Otherwise, the fetus is followed with serial ultrasounds. If the ventriculomegaly is stable, the fetus is carried to term. This does not deny the possibility of ongoing, irreversible damage in stable hydrocephalus, but recognizes that at present, there is no data to mandate preterm intervention. A Cesarean section is performed at the discretion of the obstetrician when head size precludes vaginal delivery .

A small group of fetuses will undergo rapidly progressive ventricular enlargement. While this does not necessarily foretell a devastating outcome, it does appear to be a significant adverse predictor and consideration should be given for early delivery and early shunting.

Morbidity and mortality data related to prematurity argue against delivery and shunting before 32 weeks. Beyond this point, there continues to be a small risk of complications from early delivery including cerebral palsy, intraventricular hemorrhage, necrotizing enterocolitis and respiratory distress syndrome. These risks diminish as gestation progresses to term.
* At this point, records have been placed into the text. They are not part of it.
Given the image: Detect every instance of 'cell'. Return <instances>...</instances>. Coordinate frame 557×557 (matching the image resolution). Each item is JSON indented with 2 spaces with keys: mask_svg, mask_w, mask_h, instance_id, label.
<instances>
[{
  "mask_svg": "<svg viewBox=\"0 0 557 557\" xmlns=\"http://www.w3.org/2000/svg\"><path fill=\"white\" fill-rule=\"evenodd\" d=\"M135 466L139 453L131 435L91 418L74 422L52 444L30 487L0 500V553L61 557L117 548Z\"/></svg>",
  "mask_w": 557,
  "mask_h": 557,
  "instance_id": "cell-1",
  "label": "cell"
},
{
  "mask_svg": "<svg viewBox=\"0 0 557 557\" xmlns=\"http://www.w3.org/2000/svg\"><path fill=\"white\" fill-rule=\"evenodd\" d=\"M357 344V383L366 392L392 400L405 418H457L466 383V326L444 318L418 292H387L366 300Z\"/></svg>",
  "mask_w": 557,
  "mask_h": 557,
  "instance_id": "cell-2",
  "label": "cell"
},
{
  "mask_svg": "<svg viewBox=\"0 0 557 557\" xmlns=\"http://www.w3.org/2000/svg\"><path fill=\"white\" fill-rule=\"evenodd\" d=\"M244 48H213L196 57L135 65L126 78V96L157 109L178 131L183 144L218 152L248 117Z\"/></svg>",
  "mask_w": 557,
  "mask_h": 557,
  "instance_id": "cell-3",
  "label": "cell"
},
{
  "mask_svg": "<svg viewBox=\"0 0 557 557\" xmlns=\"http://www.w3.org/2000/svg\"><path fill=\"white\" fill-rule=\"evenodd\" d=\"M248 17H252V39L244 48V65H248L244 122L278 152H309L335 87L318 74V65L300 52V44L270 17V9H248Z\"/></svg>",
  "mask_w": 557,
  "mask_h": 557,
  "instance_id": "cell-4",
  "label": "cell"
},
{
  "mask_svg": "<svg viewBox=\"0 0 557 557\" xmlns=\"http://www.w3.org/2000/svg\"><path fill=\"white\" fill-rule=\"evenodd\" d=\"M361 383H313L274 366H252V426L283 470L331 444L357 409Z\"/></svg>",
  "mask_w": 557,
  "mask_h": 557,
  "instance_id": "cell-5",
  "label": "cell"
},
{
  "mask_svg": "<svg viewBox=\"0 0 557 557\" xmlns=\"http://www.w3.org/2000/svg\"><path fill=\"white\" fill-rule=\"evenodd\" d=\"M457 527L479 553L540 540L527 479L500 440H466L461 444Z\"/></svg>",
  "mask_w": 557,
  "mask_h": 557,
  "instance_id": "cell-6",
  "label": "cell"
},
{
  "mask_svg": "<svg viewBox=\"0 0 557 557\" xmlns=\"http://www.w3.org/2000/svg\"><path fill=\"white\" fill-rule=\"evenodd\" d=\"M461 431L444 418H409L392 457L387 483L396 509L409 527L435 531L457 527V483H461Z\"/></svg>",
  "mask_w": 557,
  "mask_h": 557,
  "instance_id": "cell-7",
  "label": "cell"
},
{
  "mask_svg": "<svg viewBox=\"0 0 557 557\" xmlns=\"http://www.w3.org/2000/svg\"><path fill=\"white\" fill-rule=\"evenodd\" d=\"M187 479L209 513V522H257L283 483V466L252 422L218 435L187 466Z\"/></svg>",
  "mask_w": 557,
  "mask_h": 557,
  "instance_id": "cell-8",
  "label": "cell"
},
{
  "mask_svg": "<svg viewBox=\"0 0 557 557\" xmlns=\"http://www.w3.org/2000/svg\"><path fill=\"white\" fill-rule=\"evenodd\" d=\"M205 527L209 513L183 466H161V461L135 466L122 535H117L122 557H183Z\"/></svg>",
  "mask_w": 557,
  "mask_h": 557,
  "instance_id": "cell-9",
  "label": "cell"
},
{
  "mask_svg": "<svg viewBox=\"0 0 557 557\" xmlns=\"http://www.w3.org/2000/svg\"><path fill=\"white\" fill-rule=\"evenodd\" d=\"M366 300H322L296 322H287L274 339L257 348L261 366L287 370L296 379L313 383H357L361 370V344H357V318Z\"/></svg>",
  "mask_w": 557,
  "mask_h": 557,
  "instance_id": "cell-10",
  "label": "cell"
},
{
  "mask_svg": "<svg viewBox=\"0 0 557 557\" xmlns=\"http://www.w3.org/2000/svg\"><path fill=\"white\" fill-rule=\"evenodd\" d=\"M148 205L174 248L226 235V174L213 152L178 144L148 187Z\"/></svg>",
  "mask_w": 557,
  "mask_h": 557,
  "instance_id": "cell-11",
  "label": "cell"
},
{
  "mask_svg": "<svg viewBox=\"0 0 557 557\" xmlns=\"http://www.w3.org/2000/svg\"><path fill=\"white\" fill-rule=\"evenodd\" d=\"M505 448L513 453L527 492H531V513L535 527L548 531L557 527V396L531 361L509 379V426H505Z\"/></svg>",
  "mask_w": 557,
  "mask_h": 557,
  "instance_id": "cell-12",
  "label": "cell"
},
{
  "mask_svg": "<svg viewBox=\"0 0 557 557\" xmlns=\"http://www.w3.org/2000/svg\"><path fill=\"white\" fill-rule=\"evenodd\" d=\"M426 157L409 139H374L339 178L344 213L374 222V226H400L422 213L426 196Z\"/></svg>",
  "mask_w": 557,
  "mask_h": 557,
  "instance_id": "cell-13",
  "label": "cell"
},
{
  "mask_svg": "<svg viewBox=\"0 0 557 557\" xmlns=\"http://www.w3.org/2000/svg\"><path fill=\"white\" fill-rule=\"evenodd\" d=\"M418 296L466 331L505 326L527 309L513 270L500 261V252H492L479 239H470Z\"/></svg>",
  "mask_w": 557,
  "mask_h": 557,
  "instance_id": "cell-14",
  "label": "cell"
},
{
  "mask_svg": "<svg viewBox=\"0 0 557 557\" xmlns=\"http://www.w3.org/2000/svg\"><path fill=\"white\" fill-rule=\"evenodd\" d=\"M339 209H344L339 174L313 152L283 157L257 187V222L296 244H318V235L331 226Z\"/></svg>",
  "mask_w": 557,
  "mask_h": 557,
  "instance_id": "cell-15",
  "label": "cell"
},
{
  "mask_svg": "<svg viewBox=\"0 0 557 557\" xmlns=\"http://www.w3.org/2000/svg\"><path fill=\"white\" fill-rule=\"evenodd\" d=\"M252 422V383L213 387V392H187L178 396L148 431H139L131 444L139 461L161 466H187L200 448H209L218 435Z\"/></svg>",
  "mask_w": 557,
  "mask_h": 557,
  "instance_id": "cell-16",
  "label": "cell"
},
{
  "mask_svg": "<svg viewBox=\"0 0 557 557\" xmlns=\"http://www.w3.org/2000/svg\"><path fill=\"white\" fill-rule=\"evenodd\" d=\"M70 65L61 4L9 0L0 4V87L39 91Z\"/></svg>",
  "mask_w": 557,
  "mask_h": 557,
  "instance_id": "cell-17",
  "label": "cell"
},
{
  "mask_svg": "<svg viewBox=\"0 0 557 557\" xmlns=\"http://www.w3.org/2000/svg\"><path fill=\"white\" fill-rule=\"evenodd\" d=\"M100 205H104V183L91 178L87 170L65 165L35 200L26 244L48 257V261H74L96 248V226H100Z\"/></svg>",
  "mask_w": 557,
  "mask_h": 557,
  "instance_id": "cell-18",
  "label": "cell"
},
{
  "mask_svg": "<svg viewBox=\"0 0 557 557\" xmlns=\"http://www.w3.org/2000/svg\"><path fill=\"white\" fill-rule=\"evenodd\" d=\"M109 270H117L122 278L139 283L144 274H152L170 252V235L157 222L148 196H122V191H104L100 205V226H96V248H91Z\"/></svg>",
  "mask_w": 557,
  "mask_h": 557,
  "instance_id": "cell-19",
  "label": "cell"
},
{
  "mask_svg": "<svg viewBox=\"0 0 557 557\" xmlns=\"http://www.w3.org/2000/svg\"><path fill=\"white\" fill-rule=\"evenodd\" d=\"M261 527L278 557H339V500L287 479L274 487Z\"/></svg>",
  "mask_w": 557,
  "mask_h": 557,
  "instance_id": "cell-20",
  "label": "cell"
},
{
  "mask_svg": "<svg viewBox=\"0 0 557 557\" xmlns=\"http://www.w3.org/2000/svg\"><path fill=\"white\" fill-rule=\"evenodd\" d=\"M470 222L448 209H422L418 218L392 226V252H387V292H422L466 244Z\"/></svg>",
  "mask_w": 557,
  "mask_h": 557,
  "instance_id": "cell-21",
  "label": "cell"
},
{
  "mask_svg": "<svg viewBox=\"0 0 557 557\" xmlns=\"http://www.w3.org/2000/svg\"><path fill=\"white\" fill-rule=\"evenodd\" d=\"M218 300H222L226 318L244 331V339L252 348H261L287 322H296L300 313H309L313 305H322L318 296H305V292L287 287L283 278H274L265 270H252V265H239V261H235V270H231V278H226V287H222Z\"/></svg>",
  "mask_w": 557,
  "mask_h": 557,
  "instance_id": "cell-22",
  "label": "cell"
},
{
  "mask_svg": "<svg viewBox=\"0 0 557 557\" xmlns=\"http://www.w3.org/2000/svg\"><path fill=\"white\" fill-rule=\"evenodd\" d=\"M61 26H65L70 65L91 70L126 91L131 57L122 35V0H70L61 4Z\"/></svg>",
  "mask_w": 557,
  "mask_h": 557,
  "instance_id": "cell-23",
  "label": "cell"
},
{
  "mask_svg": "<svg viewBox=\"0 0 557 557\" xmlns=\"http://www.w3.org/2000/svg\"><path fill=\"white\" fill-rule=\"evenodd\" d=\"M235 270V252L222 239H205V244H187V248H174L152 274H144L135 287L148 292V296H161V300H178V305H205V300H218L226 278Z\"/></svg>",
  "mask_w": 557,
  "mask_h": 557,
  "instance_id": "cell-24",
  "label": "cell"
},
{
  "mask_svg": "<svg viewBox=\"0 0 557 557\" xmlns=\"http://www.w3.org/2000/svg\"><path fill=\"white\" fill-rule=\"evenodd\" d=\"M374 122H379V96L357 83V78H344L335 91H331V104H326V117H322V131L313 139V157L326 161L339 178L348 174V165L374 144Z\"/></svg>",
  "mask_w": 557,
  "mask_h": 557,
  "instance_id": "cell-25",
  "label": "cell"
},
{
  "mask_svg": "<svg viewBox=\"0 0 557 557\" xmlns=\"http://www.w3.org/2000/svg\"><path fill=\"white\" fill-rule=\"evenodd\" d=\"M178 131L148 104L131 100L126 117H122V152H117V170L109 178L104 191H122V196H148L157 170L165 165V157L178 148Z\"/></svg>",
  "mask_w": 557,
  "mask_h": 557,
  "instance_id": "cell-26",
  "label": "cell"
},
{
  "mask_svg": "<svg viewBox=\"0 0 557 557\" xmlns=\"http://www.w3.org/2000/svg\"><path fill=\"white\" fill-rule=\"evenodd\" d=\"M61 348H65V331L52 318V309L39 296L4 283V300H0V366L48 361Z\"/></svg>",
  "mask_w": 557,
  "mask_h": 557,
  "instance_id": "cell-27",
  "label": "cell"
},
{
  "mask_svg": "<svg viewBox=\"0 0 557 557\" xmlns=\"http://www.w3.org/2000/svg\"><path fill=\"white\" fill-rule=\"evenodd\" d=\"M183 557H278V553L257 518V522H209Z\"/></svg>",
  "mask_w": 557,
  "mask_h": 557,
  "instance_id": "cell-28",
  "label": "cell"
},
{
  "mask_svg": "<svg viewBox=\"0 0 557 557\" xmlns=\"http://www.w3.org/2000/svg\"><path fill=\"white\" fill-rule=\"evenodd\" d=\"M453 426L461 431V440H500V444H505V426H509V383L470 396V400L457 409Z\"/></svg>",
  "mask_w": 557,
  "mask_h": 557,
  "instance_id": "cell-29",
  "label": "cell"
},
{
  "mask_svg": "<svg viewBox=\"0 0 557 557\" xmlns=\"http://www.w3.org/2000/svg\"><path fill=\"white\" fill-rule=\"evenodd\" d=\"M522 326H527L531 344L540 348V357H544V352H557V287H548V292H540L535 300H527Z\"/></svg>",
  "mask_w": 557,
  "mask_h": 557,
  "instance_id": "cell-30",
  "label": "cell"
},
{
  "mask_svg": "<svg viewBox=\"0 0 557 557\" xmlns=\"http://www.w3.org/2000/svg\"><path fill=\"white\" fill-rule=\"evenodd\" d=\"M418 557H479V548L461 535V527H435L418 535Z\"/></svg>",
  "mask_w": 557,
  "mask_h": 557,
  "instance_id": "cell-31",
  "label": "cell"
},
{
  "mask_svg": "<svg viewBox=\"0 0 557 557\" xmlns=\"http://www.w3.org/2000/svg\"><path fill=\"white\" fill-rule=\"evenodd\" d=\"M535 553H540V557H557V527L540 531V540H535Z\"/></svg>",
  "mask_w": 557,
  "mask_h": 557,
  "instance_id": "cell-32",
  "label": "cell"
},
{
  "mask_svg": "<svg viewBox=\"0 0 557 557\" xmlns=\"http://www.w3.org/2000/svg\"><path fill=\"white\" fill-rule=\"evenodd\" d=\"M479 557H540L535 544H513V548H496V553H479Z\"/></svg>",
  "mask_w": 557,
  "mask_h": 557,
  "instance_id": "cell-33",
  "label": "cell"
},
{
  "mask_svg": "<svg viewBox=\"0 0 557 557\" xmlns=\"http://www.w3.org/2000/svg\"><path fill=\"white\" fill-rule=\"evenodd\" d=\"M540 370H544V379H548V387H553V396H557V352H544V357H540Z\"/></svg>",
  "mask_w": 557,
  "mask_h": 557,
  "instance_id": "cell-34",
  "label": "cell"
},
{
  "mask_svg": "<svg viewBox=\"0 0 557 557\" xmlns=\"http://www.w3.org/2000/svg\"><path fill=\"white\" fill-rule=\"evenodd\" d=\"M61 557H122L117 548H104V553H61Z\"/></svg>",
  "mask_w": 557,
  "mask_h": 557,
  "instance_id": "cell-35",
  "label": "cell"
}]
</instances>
There is also an increased risk of shunt infection from early delivery. The overall shunt infection rate is 3 to 10 percent, but may be as high as 20 percent in preterm infants. A shunt infection can be devastating for the neonate or premature infant, especially when it involves gram-negative organisms. The risk of shunt infection is very real and must be weighed against the largely theoretical benefit of early delivery. With this in mind, early delivery and shunting may be performed after 32 weeks for the rapidly progressive hydrocephalic fetus with documented lung maturity. A Cesarean section is preferred, followed by immediate shunt insertion to eliminate vaginal and ICU flora exposure and colonization.

Fetuses who develop progressive ventricular enlargement and cortical thinning from hydrocephalus before 28 weeks may have irreversible damage by 32 weeks. Fetal shunting may be considered, but only in the context of a clinical trial and in a center with extensive experience in fetal surgery.


For the small percentage, of the small percentage of children with hydrocephaly in utero, there are treatment options. Sucking their brains out would only be "required" by a woman who has "given up" on a "tolerable" outcome (note the portion I bolded that reveals the REAL motive for aborting many of these children) and has decided that she would rather deliver her child vaginally for a variety of reasons--few of which would be medically necessary. Also, in a D&X, the child need not be killed by removing the brain. She could be killed via drugs which have their own ugly reality as well but are less disgusting and barbaric (although still are so) IMHO.

At any rate--These are done NOT for the health of the mother except in BEYOND extraordinary instances. In the medically advanced society in which we live--I can't think of an instance where a D&X would be the "only option."
 
There is no life saving indication for D&X.
So I am in favor of reserving this procedure only for those cases.